As for the welding aspect I work for a company that builds bridges for union Pacific. Job is decent co workers are great but the fact that you may get seriously hurt or die at any given moment in the shop is what really makes me want to get out of it. Honestly I'd love to get into the industry but from what everyone's been saying your gonna get burned out working on everyone else's crap before you even get to start on your own.


----------



## Chaos (Oct 27, 2005)

Well, I can certainly appreciate the hazards of construction on that scale and understand why you would want to avoid it. The company I weld at manufactures relatively light duty steel & aluminum tubular products - nothing resembling bridges. We do occasionally order parts from other fab shops that do supply the heavy construction industry, so I have seen what that type of place is like and it can be daunting.

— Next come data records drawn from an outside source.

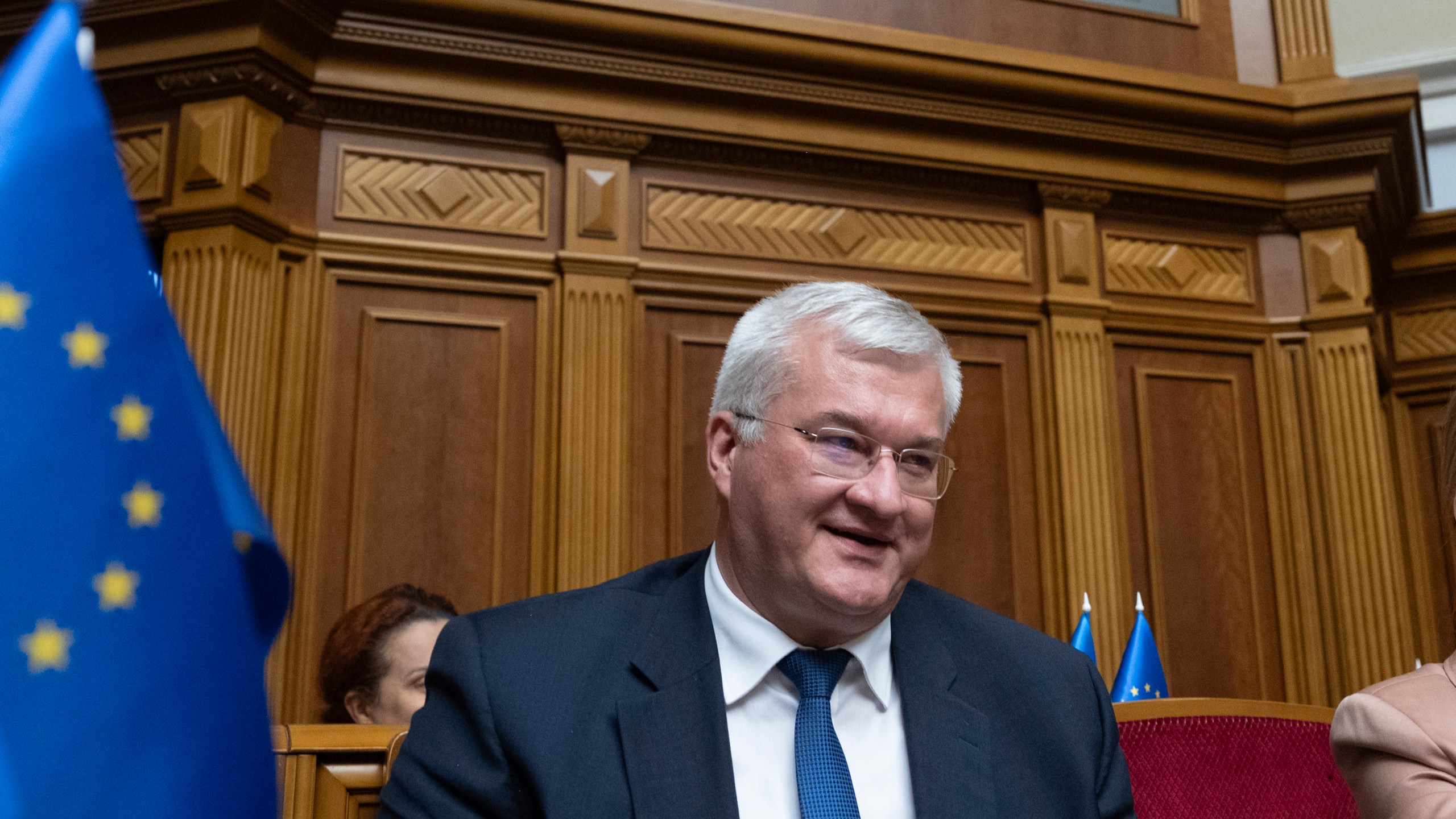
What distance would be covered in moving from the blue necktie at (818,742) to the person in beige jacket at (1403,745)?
686 millimetres

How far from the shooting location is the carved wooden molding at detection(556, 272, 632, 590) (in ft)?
13.4

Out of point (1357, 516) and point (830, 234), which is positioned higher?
point (830, 234)

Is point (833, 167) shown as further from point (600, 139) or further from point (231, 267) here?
point (231, 267)

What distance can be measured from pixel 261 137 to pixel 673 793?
3286 mm

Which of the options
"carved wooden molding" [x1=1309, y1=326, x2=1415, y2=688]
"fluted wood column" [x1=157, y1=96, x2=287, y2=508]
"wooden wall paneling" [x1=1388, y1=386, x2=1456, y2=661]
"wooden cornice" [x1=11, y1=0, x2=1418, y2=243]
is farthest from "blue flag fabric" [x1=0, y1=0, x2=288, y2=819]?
"wooden wall paneling" [x1=1388, y1=386, x2=1456, y2=661]

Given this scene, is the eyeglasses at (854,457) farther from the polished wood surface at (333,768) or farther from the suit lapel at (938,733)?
the polished wood surface at (333,768)

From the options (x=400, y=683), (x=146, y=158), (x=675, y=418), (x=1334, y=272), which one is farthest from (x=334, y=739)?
(x=1334, y=272)

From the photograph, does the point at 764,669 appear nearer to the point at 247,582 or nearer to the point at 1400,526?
the point at 247,582

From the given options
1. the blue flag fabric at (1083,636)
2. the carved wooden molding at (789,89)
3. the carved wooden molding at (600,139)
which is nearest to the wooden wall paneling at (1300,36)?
the carved wooden molding at (789,89)

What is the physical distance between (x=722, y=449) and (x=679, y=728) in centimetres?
44

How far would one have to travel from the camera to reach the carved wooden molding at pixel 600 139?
438 centimetres

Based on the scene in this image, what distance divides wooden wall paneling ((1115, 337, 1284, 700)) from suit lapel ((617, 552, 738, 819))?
3.63 m

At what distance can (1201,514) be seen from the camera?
4938 mm

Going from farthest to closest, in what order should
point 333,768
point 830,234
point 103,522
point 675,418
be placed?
point 830,234
point 675,418
point 333,768
point 103,522
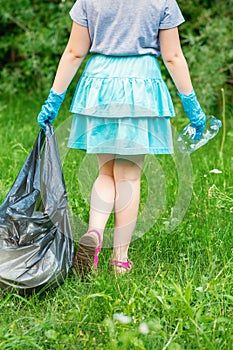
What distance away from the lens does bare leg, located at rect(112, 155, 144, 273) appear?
11.2 feet

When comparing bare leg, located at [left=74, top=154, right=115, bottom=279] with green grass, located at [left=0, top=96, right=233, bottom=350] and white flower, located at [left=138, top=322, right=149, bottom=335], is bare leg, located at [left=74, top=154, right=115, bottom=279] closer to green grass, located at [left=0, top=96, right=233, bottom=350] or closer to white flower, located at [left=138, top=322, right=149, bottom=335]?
green grass, located at [left=0, top=96, right=233, bottom=350]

There was a bridge built here a couple of years ago, and I know that at least one person died during the project. It doesn't get more serious than that.

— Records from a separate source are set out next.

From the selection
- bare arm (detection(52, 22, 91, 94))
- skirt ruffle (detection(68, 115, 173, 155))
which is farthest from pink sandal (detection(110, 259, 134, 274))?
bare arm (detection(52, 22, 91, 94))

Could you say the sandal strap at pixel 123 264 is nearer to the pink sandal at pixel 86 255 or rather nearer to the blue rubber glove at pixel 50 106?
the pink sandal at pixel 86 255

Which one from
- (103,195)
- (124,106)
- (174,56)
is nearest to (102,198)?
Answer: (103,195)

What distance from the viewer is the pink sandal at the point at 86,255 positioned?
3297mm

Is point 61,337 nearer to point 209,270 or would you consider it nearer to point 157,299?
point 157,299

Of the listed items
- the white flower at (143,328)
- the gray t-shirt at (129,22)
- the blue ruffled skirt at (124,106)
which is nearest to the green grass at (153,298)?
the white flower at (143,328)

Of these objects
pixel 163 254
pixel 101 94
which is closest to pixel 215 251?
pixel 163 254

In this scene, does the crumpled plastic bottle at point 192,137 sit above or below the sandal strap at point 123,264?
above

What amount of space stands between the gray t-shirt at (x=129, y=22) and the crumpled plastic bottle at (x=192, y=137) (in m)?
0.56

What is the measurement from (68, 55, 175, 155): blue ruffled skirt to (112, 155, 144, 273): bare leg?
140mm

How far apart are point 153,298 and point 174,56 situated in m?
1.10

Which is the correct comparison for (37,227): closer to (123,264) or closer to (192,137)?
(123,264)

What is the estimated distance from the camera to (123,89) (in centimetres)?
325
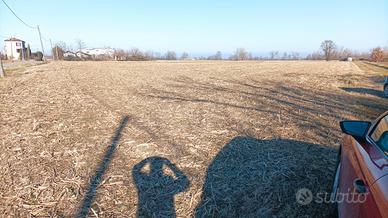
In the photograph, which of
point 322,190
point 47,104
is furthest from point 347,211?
point 47,104

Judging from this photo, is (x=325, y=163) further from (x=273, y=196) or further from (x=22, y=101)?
(x=22, y=101)

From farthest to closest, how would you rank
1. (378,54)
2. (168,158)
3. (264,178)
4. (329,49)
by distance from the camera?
(329,49) < (378,54) < (168,158) < (264,178)

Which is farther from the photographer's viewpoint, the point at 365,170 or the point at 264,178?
the point at 264,178

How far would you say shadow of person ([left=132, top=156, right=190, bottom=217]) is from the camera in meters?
3.58

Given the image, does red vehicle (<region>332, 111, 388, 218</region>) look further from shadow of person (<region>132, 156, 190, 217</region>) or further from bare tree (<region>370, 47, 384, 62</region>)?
bare tree (<region>370, 47, 384, 62</region>)

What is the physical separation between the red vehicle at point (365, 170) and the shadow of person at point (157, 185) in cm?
206

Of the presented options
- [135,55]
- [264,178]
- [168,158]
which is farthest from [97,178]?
[135,55]

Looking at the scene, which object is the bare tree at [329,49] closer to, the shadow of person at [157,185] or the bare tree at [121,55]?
the bare tree at [121,55]

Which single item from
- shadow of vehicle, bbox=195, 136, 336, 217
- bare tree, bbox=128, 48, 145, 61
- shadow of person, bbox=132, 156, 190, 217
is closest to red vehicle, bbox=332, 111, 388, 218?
shadow of vehicle, bbox=195, 136, 336, 217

Still, there must be a dozen other jobs you are already qualified for that would offer less potential for disaster with comparable wages & benefits. To put this in perspective: I know two co-workers who were severely injured by accidentally deployed air bags. Fortunately, they did not have any long term physical damage that I have heard about, but these were both seasoned pros with years of experience who made one slight error and had it literally blow up in their faces. Both of them left the company (one was fired on the spot, the other one found another job). If you were working on underbody lights, a back-up camera or reverse sensors, a car could fall on you. To be perfectly blunt, your family would be better off if you fell from a bridge. At least then they would have some benefits. If you were seriously injured and/or permanently disabled working in a garage, you could wind up unable to work. If - heaven forbid - you were actually killed on the job, not only would your family be left with nothing but the entire shop would be sued out of existence and everybody working there would be out of a job.

Besides the obvious issues associated with an event like that, the financial liability alone could ruin your entire year. Replacing airbags or a damaged BCM (body control module) can cost you thousands of dollars out of your own pocket, and never mind the busted sill plates and dash trim pieces that you will inevitably break and have to buy new ones. You think a shop owner is going to cover that on their insurance? Yeah fu(king right! I'm not just talking about rookie mistakes or bad luck. This sort of thing happens to experienced installers every day. Part of it is hubris and part of it is apathy. I walk a very fine line because I am not as completely jaded as the full timers and still try to do a good job (treat every car like it was mine), but every hour I spend in the bay is filled with the same risks. Honest to goodness, the primary motivation that installers have to do a decent job is classic negative reinforcement. If they hack things up too badly, then the car comes back until it is put right. That is wasted time which prohibits you from working on paying jobs. 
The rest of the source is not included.